Has jurisdictional error been made out?
43 The plaintiff's challenge to the Review Panel's decision is essentially the same as the challenge to Dr Wan's decision, namely that the clinical findings upon which the assessment of impairment was based (namely the examination and testing undertaken by Dr Wan) necessitated a finding of impairment of both spinal regions within DRE II. In this Court, that finding is characterised as a jurisdictional error whereas, for the purposes of persuading the Proper Officer to refer it to a Review Panel, it was characterised as a material error in the assessment process. Nothing turns on the distinction. Although I have refused the relief sought in respect of Dr Wan's decision on discretionary grounds, principally, but not exclusively, on the basis that it is a decision that is no longer operative in fact or in law having been overtaken by the issue of a fresh certificate by the Review Panel, the test results underlying his assessment of impairment survive because the Review Panel necessarily referred to these matters in the course of considering whether error was demonstrated in his approach or in his application of the Guidelines.
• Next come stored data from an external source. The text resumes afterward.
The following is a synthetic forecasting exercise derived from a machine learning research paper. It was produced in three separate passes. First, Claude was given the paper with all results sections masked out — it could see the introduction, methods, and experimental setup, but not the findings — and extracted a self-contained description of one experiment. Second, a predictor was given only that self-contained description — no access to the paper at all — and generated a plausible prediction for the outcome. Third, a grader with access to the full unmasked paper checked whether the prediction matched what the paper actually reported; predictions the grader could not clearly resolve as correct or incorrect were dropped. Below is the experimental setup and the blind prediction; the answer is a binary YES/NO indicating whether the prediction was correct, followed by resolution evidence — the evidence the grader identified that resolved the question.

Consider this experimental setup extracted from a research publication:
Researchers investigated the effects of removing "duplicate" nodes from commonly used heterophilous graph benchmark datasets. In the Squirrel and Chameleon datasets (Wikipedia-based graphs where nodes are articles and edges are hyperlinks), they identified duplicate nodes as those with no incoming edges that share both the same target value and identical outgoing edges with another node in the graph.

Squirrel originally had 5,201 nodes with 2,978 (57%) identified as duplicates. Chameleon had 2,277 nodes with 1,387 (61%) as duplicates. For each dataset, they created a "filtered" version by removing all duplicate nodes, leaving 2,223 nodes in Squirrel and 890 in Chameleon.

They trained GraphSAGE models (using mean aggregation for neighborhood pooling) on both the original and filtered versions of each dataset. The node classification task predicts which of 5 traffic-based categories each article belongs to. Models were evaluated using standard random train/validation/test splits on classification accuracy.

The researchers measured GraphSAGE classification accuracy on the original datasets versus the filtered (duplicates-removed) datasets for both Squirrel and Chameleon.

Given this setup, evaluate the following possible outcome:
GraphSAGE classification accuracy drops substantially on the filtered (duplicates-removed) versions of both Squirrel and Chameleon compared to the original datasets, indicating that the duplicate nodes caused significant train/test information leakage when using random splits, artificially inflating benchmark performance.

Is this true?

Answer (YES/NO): NO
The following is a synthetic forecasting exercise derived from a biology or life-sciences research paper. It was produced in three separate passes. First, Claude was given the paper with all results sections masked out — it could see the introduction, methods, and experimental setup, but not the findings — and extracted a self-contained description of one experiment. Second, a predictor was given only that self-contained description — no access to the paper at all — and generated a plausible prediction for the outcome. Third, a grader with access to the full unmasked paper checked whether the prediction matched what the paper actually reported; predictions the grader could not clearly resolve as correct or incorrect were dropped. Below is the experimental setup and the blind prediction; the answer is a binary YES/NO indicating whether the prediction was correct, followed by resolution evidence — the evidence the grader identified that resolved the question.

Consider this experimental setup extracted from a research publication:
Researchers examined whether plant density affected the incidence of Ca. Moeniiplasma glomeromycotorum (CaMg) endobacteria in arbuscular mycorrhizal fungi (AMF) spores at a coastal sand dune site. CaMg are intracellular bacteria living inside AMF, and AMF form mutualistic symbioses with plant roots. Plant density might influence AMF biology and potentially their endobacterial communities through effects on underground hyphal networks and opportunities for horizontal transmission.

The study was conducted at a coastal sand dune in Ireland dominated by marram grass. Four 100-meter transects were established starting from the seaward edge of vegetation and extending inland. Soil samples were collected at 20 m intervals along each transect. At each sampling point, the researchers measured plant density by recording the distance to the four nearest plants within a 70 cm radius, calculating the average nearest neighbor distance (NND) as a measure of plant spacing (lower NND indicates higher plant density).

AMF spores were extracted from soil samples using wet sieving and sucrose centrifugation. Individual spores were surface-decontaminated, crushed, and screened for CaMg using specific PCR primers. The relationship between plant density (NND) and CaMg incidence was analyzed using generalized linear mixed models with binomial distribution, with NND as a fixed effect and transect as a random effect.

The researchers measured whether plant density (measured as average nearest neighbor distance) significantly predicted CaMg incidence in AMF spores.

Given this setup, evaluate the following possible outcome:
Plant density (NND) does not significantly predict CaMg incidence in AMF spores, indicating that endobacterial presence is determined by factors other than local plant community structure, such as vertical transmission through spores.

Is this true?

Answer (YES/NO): NO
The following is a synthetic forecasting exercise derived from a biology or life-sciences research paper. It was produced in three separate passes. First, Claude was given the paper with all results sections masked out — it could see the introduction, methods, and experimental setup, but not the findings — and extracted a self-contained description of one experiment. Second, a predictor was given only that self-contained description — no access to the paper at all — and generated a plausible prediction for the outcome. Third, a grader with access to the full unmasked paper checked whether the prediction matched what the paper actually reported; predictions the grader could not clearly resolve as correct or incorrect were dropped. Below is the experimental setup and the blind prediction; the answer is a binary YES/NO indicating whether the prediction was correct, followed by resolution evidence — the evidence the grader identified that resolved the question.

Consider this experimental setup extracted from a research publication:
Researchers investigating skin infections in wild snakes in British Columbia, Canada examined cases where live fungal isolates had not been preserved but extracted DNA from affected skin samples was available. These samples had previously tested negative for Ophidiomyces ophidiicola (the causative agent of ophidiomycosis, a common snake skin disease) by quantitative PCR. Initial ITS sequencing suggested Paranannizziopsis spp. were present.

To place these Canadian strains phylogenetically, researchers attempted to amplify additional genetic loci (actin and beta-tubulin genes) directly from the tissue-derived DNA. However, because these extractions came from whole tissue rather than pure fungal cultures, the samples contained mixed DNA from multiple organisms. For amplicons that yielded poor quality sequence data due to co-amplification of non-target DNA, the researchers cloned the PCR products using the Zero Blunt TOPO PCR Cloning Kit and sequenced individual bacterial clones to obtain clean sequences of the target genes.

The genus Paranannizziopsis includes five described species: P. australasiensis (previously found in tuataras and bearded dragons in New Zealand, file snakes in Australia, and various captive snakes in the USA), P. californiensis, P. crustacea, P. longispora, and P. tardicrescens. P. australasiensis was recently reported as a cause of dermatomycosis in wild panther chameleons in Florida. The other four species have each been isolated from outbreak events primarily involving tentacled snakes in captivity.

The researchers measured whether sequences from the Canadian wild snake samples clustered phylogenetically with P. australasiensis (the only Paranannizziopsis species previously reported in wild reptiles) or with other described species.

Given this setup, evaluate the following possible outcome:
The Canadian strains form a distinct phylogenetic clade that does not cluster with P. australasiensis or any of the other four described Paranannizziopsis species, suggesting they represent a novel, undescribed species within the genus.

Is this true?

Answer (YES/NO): YES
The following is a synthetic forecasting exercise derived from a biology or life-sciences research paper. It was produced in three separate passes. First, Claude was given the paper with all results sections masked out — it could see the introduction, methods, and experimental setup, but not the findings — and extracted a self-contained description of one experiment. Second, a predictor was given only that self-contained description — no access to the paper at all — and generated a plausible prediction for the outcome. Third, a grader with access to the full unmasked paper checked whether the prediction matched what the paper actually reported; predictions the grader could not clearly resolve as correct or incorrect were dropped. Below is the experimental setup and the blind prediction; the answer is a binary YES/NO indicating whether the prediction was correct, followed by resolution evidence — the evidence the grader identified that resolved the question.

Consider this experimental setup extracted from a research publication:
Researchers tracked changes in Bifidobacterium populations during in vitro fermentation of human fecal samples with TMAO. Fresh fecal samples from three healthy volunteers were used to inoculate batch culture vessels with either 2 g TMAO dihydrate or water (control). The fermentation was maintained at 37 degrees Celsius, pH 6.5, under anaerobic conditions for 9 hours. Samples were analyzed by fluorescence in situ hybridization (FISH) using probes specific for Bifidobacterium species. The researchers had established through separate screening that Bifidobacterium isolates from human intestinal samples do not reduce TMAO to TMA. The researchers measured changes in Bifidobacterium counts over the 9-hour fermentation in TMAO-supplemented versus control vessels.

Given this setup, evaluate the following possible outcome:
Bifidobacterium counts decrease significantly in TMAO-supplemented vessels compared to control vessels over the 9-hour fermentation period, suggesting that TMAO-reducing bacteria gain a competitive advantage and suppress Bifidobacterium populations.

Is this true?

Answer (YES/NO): NO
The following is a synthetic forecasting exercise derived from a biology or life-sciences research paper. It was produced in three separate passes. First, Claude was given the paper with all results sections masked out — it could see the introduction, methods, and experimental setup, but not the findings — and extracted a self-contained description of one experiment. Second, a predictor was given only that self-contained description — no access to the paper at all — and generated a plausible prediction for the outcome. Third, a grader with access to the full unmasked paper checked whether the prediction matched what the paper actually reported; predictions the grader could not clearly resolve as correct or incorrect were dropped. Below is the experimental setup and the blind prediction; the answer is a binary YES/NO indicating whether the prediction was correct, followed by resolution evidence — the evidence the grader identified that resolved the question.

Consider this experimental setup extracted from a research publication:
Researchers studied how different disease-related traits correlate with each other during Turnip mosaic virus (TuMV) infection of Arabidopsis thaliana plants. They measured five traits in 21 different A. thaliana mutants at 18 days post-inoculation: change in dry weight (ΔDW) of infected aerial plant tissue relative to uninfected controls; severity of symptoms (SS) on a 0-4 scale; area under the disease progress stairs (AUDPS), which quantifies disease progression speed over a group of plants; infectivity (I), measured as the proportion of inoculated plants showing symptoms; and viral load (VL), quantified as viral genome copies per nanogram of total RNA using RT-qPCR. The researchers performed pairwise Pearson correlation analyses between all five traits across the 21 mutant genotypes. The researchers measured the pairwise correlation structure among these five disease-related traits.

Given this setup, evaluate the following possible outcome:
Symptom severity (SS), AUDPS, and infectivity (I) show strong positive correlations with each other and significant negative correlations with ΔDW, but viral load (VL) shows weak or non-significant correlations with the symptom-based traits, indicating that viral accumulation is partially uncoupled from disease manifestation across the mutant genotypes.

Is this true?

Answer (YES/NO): NO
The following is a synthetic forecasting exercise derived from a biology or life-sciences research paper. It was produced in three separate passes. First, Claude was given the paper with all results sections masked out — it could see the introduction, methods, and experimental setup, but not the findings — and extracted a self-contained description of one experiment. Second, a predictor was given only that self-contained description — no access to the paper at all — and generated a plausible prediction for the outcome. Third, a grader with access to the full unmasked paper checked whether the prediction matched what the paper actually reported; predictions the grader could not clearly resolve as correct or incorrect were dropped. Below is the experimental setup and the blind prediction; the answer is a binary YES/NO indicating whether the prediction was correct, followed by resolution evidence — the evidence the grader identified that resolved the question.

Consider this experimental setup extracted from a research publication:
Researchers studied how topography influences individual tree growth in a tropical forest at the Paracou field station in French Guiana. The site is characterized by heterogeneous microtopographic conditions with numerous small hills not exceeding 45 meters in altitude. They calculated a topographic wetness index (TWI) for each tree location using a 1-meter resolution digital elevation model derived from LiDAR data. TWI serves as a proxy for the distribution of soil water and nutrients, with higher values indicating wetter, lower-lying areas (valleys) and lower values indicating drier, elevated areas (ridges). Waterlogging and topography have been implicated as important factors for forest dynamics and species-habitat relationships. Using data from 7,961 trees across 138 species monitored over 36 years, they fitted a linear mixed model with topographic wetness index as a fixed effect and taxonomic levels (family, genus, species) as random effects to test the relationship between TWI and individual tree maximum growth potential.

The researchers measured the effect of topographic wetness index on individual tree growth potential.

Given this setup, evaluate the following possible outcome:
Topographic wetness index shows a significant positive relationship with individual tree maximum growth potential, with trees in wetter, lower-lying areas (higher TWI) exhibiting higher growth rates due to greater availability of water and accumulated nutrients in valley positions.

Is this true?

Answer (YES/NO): NO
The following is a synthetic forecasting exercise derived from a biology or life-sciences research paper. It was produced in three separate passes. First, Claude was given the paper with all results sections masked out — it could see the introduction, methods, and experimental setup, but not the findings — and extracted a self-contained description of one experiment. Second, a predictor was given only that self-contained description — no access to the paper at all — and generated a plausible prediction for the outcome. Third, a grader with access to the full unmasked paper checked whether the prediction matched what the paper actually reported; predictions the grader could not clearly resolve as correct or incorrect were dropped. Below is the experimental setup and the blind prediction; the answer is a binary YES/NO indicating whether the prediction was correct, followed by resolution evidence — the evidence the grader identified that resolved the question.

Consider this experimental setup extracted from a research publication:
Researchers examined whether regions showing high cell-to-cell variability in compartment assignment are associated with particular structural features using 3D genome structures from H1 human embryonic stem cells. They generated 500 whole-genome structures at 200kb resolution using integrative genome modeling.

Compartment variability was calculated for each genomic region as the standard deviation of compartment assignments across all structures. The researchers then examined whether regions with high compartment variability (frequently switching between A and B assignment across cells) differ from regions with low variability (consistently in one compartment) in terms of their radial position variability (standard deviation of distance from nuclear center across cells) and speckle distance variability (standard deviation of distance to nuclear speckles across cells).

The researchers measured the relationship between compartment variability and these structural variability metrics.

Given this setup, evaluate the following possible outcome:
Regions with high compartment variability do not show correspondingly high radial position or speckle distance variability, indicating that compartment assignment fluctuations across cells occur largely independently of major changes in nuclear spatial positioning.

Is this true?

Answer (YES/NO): NO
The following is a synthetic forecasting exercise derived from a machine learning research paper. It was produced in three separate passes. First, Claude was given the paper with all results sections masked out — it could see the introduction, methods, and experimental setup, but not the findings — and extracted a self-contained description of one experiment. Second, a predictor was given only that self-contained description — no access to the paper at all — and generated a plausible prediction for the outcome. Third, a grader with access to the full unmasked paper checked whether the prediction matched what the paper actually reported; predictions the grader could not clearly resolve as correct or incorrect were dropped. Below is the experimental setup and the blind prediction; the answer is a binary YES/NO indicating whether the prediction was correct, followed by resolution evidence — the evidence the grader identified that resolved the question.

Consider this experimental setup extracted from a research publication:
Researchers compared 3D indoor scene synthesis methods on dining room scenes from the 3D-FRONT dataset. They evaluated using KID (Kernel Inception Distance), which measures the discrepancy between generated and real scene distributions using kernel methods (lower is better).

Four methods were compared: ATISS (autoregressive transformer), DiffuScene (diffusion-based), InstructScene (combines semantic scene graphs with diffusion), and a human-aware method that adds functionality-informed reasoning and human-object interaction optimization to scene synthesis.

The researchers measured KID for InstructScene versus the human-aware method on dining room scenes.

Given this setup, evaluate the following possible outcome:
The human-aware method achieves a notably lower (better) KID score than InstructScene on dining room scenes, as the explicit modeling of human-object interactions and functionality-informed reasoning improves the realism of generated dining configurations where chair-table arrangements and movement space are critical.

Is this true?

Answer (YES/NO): NO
44 I am not persuaded that error has infected the Review Panel's determination in the way contended for by the plaintiff. It is beyond question that medical assessors are directed that assessments of whole body impairment must be undertaken in strict accordance with the Guidelines and the AMA 4 Guides, and that for this reason the approach to assessments under the Act is standardised and prescriptive, they are also directed to use clinical skill and judgment. In their reasons for decision the Review Panel emphasised, and in my view quite properly, that in accordance with 1.42 of the Guidelines, assessors must utilise the entire gamut of their clinical skill and experience and modify an impairment estimate, in spite of an observation or test result, where the evidence does not seem to verify the impairment. Assessors are also directed to describe the modification (by which I assume the nature and extent of it), and to outline the reasons for modifying their findings. Assessors are not, however, directed by the Guidelines or otherwise to express their findings, or their reasons for any finding (or the nature or extent of any modification) according to some statutory formula. In my view, it barely warrants observation that the architects of the statutory scheme intended that the language used by an assessor in the reasons that accompany a finding of impairment is, within obvious limits, a matter for the individual assessor. Such reasons will ordinarily withstand the scrutiny of judicial review unless the language used is vague, confusing, inept, inadequate or can otherwise be shown to disclose error.
45 In considering the standard by which the reasons of statutory medical assessors (in the context of medical assessments under the New South Wales workers compensation legislation) are viewed, in Campbelltown City Council v Vegan, Basten J (with McColl JA agreeing) said at [122]:
"…to fulfil a minimum legal standard, the reasons need not be extensive or provide detailed explanation of the criteria applied by medical specialists in reaching a professional judgment…".